[Data for quantitative reasoning about charts]

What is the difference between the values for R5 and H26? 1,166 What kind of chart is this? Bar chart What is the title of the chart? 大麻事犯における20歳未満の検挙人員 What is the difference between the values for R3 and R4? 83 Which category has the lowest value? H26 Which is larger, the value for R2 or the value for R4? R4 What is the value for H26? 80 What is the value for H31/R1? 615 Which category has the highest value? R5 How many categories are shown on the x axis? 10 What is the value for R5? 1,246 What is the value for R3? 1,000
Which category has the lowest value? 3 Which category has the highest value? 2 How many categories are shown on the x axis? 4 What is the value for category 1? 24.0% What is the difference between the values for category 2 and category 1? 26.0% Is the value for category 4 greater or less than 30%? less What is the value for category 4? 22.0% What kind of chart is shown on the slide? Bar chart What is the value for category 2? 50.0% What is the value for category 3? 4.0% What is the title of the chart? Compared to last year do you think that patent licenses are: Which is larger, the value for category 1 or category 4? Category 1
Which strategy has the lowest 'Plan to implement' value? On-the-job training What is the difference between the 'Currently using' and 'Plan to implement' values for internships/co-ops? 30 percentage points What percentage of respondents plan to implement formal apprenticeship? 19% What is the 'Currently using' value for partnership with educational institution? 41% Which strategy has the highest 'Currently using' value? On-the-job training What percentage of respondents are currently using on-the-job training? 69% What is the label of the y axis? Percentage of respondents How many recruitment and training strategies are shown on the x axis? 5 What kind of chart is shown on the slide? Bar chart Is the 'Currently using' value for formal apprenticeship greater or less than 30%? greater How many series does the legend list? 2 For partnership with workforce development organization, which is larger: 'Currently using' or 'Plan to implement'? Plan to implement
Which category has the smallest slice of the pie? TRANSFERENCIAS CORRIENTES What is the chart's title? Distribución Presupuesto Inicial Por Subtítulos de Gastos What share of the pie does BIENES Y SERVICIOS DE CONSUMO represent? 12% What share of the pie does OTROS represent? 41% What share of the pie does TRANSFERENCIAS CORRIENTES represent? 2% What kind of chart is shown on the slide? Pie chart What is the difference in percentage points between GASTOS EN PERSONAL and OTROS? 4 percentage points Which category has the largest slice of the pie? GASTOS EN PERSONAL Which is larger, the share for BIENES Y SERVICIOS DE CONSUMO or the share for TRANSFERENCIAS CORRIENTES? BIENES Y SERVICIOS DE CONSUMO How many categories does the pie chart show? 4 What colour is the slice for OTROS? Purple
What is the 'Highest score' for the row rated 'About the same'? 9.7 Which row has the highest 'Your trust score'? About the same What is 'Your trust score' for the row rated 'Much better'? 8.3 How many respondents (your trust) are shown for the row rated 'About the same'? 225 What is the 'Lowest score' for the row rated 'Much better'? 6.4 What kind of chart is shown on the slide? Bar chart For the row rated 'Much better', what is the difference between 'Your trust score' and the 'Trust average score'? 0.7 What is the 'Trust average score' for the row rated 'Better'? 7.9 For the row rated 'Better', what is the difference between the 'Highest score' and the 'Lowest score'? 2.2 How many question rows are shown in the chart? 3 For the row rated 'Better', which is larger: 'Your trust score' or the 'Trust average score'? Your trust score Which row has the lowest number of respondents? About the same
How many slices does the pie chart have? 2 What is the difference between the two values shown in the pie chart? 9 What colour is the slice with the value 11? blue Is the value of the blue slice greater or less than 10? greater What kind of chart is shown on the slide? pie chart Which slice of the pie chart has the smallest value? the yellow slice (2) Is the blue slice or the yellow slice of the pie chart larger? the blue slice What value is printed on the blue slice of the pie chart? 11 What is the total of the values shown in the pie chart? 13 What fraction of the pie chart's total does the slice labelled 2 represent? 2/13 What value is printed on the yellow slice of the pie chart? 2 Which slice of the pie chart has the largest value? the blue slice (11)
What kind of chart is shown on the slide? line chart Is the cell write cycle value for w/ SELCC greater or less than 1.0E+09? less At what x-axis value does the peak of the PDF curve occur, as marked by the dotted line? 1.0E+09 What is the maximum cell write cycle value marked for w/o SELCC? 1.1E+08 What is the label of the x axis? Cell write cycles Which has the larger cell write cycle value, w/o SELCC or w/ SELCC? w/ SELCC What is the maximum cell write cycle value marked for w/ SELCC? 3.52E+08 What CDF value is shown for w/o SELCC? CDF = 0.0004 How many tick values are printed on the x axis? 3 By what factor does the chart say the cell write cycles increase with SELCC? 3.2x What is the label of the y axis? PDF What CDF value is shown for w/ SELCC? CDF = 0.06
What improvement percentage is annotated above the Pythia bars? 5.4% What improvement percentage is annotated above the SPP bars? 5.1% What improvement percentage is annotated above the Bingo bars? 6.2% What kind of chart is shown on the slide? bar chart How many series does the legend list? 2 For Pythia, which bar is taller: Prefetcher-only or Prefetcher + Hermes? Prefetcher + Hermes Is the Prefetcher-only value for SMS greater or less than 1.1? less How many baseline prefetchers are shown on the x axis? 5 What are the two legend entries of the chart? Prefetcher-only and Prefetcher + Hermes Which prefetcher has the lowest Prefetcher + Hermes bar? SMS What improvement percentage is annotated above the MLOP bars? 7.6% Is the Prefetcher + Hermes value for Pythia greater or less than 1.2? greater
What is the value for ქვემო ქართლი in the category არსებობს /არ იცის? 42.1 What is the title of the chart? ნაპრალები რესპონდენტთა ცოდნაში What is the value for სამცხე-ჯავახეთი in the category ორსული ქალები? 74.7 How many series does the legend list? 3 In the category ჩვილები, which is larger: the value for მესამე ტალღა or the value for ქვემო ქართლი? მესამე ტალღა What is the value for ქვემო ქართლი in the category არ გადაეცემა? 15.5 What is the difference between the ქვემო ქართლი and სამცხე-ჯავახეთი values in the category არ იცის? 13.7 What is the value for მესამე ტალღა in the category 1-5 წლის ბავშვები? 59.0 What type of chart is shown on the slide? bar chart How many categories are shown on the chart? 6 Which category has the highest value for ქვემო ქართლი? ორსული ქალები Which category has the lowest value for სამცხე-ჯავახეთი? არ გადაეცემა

REQUEST: Format all of the rows above as a JSON list of strings, with one string per line and no entries for blank lines.

EXERCISE OUTPUT:
[
  "What is the difference between the values for R5 and H26? 1,166 What kind of chart is this? Bar chart What is the title of the chart? 大麻事犯における20歳未満の検挙人員 What is the difference between the values for R3 and R4? 83 Which category has the lowest value? H26 Which is larger, the value for R2 or the value for R4? R4 What is the value for H26? 80 What is the value for H31/R1? 615 Which category has the highest value? R5 How many categories are shown on the x axis? 10 What is the value for R5? 1,246 What is the value for R3? 1,000",
  "Which category has the lowest value? 3 Which category has the highest value? 2 How many categories are shown on the x axis? 4 What is the value for category 1? 24.0% What is the difference between the values for category 2 and category 1? 26.0% Is the value for category 4 greater or less than 30%? less What is the value for category 4? 22.0% What kind of chart is shown on the slide? Bar chart What is the value for category 2? 50.0% What is the value for category 3? 4.0% What is the title of the chart? Compared to last year do you think that patent licenses are: Which is larger, the value for category 1 or category 4? Category 1",
  "Which strategy has the lowest 'Plan to implement' value? On-the-job training What is the difference between the 'Currently using' and 'Plan to implement' values for internships/co-ops? 30 percentage points What percentage of respondents plan to implement formal apprenticeship? 19% What is the 'Currently using' value for partnership with educational institution? 41% Which strategy has the highest 'Currently using' value? On-the-job training What percentage of respondents are currently using on-the-job training? 69% What is the label of the y axis? Percentage of respondents How many recruitment and training strategies are shown on the x axis? 5 What kind of chart is shown on the slide? Bar chart Is the 'Currently using' value for formal apprenticeship greater or less than 30%? greater How many series does the legend list? 2 For partnership with workforce development organization, which is larger: 'Currently using' or 'Plan to implement'? Plan to implement",
  "Which category has the smallest slice of the pie? TRANSFERENCIAS CORRIENTES What is the chart's title? Distribución Presupuesto Inicial Por Subtítulos de Gastos What share of the pie does BIENES Y SERVICIOS DE CONSUMO represent? 12% What share of the pie does OTROS represent? 41% What share of the pie does TRANSFERENCIAS CORRIENTES represent? 2% What kind of chart is shown on the slide? Pie chart What is the difference in percentage points between GASTOS EN PERSONAL and OTROS? 4 percentage points Which category has the largest slice of the pie? GASTOS EN PERSONAL Which is larger, the share for BIENES Y SERVICIOS DE CONSUMO or the share for TRANSFERENCIAS CORRIENTES? BIENES Y SERVICIOS DE CONSUMO How many categories does the pie chart show? 4 What colour is the slice for OTROS? Purple",
  "What is the 'Highest score' for the row rated 'About the same'? 9.7 Which row has the highest 'Your trust score'? About the same What is 'Your trust score' for the row rated 'Much better'? 8.3 How many respondents (your trust) are shown for the row rated 'About the same'? 225 What is the 'Lowest score' for the row rated 'Much better'? 6.4 What kind of chart is shown on the slide? Bar chart For the row rated 'Much better', what is the difference between 'Your trust score' and the 'Trust average score'? 0.7 What is the 'Trust average score' for the row rated 'Better'? 7.9 For the row rated 'Better', what is the difference between the 'Highest score' and the 'Lowest score'? 2.2 How many question rows are shown in the chart? 3 For the row rated 'Better', which is larger: 'Your trust score' or the 'Trust average score'? Your trust score Which row has the lowest number of respondents? About the same",
  "How many slices does the pie chart have? 2 What is the difference between the two values shown in the pie chart? 9 What colour is the slice with the value 11? blue Is the value of the blue slice greater or less than 10? greater What kind of chart is shown on the slide? pie chart Which slice of the pie chart has the smallest value? the yellow slice (2) Is the blue slice or the yellow slice of the pie chart larger? the blue slice What value is printed on the blue slice of the pie chart? 11 What is the total of the values shown in the pie chart? 13 What fraction of the pie chart's total does the slice labelled 2 represent? 2/13 What value is printed on the yellow slice of the pie chart? 2 Which slice of the pie chart has the largest value? the blue slice (11)",
  "What kind of chart is shown on the slide? line chart Is the cell write cycle value for w/ SELCC greater or less than 1.0E+09? less At what x-axis value does the peak of the PDF curve occur, as marked by the dotted line? 1.0E+09 What is the maximum cell write cycle value marked for w/o SELCC? 1.1E+08 What is the label of the x axis? Cell write cycles Which has the larger cell write cycle value, w/o SELCC or w/ SELCC? w/ SELCC What is the maximum cell write cycle value marked for w/ SELCC? 3.52E+08 What CDF value is shown for w/o SELCC? CDF = 0.0004 How many tick values are printed on the x axis? 3 By what factor does the chart say the cell write cycles increase with SELCC? 3.2x What is the label of the y axis? PDF What CDF value is shown for w/ SELCC? CDF = 0.06",
  "What improvement percentage is annotated above the Pythia bars? 5.4% What improvement percentage is annotated above the SPP bars? 5.1% What improvement percentage is annotated above the Bingo bars? 6.2% What kind of chart is shown on the slide? bar chart How many series does the legend list? 2 For Pythia, which bar is taller: Prefetcher-only or Prefetcher + Hermes? Prefetcher + Hermes Is the Prefetcher-only value for SMS greater or less than 1.1? less How many baseline prefetchers are shown on the x axis? 5 What are the two legend entries of the chart? Prefetcher-only and Prefetcher + Hermes Which prefetcher has the lowest Prefetcher + Hermes bar? SMS What improvement percentage is annotated above the MLOP bars? 7.6% Is the Prefetcher + Hermes value for Pythia greater or less than 1.2? greater",
  "What is the value for ქვემო ქართლი in the category არსებობს /არ იცის? 42.1 What is the title of the chart? ნაპრალები რესპონდენტთა ცოდნაში What is the value for სამცხე-ჯავახეთი in the category ორსული ქალები? 74.7 How many series does the legend list? 3 In the category ჩვილები, which is larger: the value for მესამე ტალღა or the value for ქვემო ქართლი? მესამე ტალღა What is the value for ქვემო ქართლი in the category არ გადაეცემა? 15.5 What is the difference between the ქვემო ქართლი and სამცხე-ჯავახეთი values in the category არ იცის? 13.7 What is the value for მესამე ტალღა in the category 1-5 წლის ბავშვები? 59.0 What type of chart is shown on the slide? bar chart How many categories are shown on the chart? 6 Which category has the highest value for ქვემო ქართლი? ორსული ქალები Which category has the lowest value for სამცხე-ჯავახეთი? არ გადაეცემა"
]